Volume 1 - Issue 1, December 2015

Subcutaneous administration of Hepatitis B immunoglobulin: efficacy and adherence Back


Treatment with Hepatitis B immunoglobulin (HBIg) has greatly reduced the risk of Hepatitis B (HBV) recurrence after liver transplantation1,2 and, together with antiviral therapy, it is now is considered the standard of care. HBIg was originally available as an intravenous infusion then as an intramuscular injection, and a formulation for subcutaneous injection (Zutectra) was introduced in Europe in 2010. Administered weekly in patients after prophylaxis with intravenous HBIg, beginning at least 6 months after transplantation, this has been shown to maintain antibody titres above the threshold regarded as the minimum for effective prevention of HBV reinfection (100 IU/L) with few adverse events.3-8

Earlier switching from intravenous to subcutaneous administration offers potential advantages for patients and clinicians but until recently there was limited evidence of the efficacy and safety of this approach.9 Now, the Zutectra-Early-Use-Study (ZEUS) has shown that early subcutaneous administration is effective and well tolerated. Specialists attending the 50th International Liver Congress in Vienna met at a Biotest Round Table on April 24th to hear the latest evidence for the efficacy and safety of early switching to subcutaneous HBIg after liver transplantation and its impact on adherence and quality of life.
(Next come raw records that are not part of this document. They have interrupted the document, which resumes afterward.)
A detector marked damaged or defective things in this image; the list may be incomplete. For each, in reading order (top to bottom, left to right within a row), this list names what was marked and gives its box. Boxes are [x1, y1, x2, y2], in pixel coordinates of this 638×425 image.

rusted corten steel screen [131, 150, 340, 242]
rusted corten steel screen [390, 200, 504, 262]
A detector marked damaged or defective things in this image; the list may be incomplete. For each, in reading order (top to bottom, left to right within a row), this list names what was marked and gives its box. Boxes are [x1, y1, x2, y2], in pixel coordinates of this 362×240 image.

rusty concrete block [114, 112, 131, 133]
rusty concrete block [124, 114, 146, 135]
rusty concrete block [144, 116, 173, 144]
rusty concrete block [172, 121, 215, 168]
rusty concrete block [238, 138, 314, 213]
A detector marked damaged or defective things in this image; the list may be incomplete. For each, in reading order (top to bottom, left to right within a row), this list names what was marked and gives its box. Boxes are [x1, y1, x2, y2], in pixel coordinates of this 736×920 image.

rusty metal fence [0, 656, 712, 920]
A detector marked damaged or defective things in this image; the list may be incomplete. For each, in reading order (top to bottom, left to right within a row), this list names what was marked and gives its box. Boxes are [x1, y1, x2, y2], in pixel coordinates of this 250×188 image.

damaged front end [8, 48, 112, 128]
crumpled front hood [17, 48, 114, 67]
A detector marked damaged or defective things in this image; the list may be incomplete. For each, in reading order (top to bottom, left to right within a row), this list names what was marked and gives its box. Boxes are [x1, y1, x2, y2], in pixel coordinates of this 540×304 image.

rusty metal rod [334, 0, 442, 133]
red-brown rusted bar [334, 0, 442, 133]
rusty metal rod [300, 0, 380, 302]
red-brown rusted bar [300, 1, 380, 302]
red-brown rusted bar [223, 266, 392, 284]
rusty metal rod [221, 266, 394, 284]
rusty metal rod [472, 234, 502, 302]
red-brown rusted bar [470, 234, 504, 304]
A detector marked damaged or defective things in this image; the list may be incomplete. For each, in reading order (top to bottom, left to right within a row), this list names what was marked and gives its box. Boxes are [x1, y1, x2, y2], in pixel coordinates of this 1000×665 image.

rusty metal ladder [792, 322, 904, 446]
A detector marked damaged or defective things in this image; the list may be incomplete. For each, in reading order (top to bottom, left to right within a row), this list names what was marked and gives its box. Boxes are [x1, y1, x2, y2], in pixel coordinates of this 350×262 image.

ZEUS: the efficacy and safety of subcutaneous HBIg

Professor De Simone, Hepatobiliary Surgery and Liver Transplantation, University of Pisa Medical School Hospital, Italy.

Until recently, prophylaxis with HBIg after liver transplantation required intravenous infusion. This was not a ‘home treatment’ – it was inconvenient for patients, who had to travel to a hospital, and it required nurses to administer the dose during a day’s stay in hospital. Intramuscular injection was potentially more convenient but still required nursing assistance. The advent of a subcutaneous formulation (Zutectra) meant that, with appropriate training, patients could administer their treatment at home. However, in accordance with the product’s current marketing authorisation, subcutaneous treatment can at present only be initiated 6 months after transplantation and patients still have to attend hospital regularly during this period. This is a sensitive issue at a time of economic constraint when we need to reduce avoidable hospital attendance.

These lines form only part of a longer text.